REQUIRED WORK:
Retype the lines of the material starting at the line containing "Specifically, is the" and ending at the line containing "2.25 meters", both included, without changing anything.

= = =

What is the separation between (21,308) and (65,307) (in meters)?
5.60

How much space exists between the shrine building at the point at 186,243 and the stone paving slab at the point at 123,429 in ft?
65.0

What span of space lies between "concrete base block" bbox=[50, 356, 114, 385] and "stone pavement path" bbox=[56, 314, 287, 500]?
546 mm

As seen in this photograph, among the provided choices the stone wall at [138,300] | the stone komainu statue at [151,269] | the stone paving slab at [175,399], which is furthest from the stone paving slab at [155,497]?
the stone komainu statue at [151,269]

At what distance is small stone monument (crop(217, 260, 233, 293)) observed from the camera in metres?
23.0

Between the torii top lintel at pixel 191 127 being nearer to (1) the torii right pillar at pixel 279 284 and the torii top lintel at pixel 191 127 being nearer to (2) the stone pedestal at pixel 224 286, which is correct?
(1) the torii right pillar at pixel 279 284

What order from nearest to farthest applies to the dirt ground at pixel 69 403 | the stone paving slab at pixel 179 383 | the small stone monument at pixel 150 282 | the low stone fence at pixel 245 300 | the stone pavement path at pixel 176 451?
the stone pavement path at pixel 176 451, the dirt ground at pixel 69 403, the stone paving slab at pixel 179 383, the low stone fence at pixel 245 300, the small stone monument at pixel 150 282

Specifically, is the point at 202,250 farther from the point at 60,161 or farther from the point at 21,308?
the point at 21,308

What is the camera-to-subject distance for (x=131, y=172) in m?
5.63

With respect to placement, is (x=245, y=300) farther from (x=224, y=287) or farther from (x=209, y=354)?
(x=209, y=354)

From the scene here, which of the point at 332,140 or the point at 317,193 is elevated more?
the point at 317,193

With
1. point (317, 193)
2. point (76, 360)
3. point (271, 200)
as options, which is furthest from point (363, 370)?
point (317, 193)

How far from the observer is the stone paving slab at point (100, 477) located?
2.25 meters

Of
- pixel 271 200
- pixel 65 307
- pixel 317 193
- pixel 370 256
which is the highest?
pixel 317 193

= = =

RESPONSE TO THIS EXERCISE:
Specifically, is the point at 202,250 farther from the point at 60,161 or farther from the point at 21,308?
the point at 21,308

What is the camera-to-subject distance for (x=131, y=172) in m?
5.63

With respect to placement, is (x=245, y=300) farther from (x=224, y=287) or farther from (x=209, y=354)?
(x=209, y=354)

From the scene here, which of the point at 332,140 or the point at 317,193 is elevated more?
the point at 317,193

With
1. point (317, 193)
2. point (76, 360)
3. point (271, 200)
as options, which is furthest from point (363, 370)?
point (317, 193)

How far from the observer is the stone paving slab at point (100, 477) located?
2.25 meters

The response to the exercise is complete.